The right ventricle becomes divided into two distinct regions, the dilated atrialized portion and the functional portion consisting of the trabecular apical region of the right ventricle and the outflow tract. The true undisplaced tricuspid annulus is often significantly dilated. Varying degrees of regurgitation through the dysplastic valve can occur leading to further and progressive dilatation of the atrialized portion of the right ventricle. As a result of the dilatation of the true annulus and the atrialized portion of the right ventricle the interventricular septum can display leftward bulge and encroach on the left ventricular outflow tract potentially leading to obstruction which may only become haemodynamically relevant during exertion. The turbulence created in the outflow tract can lead to flow acceleration across the narrowed orifice and the development of systolic anterior motion (SAM) of the mitral valve leaflet. The mechanism of this is proposed to be similar to that encountered in hypertrophic cardiomyopathy [5]. Whilst some debate exists as to the true mechanism of SAM it is likely to be due to a combination of lift and drag at low velocities and the venturi effect at higher velocities [5]. Indeed Sherrid et al. demonstrated that SAM begins at low velocity when the venturi forces are present at a relatively low magnitude. Their study indicated that the hydrodynamic force that predominates at low velocity is the drag effect due to the pushing force of flow [5].

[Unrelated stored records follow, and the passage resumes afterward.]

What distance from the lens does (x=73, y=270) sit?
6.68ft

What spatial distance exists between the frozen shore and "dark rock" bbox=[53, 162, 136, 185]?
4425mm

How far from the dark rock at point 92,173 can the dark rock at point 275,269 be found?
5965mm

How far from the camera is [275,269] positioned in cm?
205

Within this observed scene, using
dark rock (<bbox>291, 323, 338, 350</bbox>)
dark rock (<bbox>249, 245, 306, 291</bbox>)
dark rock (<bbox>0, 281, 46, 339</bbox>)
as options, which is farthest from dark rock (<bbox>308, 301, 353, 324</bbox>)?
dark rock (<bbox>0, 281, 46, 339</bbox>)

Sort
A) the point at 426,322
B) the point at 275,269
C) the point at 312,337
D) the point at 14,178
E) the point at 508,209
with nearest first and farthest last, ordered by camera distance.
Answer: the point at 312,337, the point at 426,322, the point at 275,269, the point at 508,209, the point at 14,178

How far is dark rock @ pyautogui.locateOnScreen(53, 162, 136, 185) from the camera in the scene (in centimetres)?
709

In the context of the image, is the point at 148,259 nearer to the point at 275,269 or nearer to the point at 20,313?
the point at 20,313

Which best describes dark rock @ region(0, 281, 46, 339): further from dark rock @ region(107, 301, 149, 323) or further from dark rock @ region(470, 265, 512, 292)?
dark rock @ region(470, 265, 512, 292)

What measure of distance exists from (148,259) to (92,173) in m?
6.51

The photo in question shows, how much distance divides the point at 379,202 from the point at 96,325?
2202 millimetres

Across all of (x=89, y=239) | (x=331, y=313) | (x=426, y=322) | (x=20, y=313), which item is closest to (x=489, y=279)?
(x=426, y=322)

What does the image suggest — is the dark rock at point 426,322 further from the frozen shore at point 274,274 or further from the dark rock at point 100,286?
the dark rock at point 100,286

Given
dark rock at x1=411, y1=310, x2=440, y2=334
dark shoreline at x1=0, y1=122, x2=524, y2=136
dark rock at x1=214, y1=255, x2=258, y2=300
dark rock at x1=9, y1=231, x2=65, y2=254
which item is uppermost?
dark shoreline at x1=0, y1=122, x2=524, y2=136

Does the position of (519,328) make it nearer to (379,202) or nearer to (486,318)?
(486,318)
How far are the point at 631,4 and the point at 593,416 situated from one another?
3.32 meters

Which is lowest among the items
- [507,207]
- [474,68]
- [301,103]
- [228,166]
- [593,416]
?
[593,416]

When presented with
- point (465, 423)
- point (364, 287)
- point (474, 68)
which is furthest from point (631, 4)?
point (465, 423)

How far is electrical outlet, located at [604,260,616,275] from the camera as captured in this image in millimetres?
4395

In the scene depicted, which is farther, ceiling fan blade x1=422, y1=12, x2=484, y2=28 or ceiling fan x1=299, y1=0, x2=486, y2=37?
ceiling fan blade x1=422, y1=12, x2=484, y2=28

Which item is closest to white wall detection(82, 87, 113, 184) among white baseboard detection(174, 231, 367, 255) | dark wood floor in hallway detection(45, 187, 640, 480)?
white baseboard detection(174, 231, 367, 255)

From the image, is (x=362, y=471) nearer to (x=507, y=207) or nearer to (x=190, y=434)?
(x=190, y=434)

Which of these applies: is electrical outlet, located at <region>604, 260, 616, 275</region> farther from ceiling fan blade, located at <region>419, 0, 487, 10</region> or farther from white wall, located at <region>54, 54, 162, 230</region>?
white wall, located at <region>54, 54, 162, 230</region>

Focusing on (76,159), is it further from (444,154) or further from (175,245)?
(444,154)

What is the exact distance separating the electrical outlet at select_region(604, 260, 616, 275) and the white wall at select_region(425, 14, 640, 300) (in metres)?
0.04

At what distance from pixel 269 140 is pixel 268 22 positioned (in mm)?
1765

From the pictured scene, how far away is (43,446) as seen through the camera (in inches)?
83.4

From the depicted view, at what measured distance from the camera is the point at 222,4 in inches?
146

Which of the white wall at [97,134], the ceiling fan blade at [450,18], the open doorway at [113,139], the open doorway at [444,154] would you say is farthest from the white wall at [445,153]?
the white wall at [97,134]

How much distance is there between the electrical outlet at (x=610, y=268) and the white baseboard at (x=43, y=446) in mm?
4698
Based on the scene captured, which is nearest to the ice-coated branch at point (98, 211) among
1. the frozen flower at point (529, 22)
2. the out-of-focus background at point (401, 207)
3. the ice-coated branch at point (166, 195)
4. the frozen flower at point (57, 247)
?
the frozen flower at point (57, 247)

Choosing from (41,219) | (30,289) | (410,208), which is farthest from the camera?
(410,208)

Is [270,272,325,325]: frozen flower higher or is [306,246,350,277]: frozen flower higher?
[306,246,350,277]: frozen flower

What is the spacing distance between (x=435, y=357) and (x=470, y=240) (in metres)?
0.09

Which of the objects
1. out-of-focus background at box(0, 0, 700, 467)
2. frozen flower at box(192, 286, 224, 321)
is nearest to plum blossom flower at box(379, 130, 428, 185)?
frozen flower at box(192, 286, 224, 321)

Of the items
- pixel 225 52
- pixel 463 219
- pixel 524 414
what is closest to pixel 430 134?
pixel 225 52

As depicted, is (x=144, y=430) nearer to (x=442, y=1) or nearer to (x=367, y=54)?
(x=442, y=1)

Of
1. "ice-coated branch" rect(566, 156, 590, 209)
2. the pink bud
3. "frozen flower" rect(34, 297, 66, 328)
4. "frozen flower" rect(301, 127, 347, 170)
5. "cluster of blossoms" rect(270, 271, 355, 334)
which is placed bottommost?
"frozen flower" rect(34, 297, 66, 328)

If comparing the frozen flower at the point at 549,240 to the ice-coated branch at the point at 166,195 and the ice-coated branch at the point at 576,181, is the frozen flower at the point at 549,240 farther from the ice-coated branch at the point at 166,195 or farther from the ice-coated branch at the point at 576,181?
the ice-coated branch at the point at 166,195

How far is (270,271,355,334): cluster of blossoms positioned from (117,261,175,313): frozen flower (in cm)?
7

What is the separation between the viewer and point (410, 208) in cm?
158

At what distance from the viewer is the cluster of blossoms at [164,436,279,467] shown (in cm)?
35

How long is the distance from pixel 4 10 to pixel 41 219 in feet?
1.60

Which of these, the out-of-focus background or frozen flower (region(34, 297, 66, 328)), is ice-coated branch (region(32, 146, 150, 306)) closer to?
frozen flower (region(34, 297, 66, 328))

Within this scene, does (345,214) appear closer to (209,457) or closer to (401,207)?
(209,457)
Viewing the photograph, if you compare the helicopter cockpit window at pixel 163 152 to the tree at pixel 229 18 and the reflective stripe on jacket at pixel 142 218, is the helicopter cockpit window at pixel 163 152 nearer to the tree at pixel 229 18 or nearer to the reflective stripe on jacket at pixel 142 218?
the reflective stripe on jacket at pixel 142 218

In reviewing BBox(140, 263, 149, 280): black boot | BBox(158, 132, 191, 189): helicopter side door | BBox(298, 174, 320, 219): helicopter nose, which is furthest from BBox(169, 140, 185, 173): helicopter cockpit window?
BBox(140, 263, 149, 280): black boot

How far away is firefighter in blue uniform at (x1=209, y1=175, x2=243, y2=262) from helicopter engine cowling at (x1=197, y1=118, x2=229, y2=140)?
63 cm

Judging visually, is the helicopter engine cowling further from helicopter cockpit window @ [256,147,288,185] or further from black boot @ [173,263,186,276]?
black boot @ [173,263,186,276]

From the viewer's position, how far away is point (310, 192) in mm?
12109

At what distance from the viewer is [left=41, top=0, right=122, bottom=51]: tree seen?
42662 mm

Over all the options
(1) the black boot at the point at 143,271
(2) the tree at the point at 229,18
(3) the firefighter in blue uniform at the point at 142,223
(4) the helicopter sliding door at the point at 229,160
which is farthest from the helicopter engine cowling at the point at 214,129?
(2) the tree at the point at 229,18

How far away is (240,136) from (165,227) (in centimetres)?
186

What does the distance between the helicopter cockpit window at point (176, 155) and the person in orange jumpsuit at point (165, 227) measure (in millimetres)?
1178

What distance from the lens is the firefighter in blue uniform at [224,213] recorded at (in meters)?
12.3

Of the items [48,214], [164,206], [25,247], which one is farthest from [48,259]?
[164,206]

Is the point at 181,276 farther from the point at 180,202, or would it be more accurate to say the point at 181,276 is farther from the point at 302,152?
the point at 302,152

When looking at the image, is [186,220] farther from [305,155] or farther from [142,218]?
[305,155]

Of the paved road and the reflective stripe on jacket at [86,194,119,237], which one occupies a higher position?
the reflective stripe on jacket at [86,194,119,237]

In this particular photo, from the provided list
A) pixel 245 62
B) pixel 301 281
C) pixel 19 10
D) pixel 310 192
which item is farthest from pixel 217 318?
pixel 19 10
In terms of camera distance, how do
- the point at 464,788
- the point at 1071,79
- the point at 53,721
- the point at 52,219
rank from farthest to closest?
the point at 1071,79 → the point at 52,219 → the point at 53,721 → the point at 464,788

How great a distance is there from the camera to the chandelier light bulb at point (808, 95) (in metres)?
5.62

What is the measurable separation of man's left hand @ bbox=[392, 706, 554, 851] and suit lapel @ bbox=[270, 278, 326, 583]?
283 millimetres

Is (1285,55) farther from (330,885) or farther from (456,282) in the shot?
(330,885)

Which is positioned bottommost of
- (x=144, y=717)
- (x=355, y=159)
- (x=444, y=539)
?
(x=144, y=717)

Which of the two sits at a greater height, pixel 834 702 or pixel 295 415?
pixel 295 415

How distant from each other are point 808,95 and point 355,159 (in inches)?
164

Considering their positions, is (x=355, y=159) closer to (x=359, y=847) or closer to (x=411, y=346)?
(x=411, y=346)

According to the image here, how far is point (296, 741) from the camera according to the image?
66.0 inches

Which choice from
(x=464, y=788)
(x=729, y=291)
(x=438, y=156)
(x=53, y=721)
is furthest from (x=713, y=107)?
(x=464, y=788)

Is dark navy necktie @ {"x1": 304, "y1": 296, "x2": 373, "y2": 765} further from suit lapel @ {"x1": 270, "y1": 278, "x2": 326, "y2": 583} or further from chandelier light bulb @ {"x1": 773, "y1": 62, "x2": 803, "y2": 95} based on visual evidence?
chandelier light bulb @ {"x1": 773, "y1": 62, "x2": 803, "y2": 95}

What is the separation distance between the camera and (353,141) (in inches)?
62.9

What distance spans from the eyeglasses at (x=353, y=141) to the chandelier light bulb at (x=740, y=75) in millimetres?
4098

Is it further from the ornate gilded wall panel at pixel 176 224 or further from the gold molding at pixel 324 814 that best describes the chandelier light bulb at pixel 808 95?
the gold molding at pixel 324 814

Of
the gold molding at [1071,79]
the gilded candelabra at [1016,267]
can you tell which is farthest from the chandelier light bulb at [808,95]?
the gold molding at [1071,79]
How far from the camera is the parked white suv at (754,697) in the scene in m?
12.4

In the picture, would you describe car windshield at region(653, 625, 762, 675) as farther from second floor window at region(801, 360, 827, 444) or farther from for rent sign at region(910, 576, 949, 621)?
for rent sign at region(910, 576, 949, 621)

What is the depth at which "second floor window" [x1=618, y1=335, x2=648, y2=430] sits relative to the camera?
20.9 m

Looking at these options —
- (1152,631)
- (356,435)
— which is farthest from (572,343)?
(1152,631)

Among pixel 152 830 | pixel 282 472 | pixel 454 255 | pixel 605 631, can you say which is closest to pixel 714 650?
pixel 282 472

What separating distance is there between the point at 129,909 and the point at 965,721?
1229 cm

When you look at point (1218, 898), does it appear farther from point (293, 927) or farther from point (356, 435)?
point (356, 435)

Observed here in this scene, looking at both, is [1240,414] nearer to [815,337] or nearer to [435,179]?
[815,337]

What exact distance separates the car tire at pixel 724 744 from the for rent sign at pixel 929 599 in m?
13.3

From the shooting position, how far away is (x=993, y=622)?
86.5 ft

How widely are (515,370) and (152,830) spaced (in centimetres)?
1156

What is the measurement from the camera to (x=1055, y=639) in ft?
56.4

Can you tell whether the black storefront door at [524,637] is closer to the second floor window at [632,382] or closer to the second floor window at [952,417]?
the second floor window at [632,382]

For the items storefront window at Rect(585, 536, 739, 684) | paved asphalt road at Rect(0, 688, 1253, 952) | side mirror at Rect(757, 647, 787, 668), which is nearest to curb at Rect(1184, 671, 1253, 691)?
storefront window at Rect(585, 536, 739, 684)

In addition to the above pathology our patient also demonstrated evidence of accessory mitral valve tissue. Whilst this accessory tissue represents a relatively rare congenital defect it often co-exists with other congenital anomalies [6]. In keeping with the development of the tricuspid valve, early morphogenesis of the mitral valve requires separation of the endocardial cushions and this perhaps explains the co-existence of these conditions. The presence of accessory tissue leads to an increased mass effect and turbulence in the outflow tract with associated fibrous tissue deposition. This has been shown to result in SAM and outflow tract obstruction [6].

Whilst an elevated outflow tract velocity was not demonstrated at rest on transthoracic echocardiography in our patient it is likely that the outflow tract obstruction secondary to the dual pathology of Ebstein’s with left septal bulge and accessory mitral valve tissue leads to haemodynamic significance during extreme exertion.

Conclusion

Whilst Ebsteins Anomaly remains a rare form of congenital heart disease it is important to appreciate that it is often accompanied by other congenital defects. Atypical symptoms should prompt thorough investigation and review of imaging by experts in this field. The possibility of outflow tract obstruction should be considered in patients reporting exertional shortness of breath. In the absence of ventricular dysfunction, arrhythmias or syncope we suggest that it is reasonable to adopt an observational strategy to the management of these patients by way of annual clinical review and echocardiography.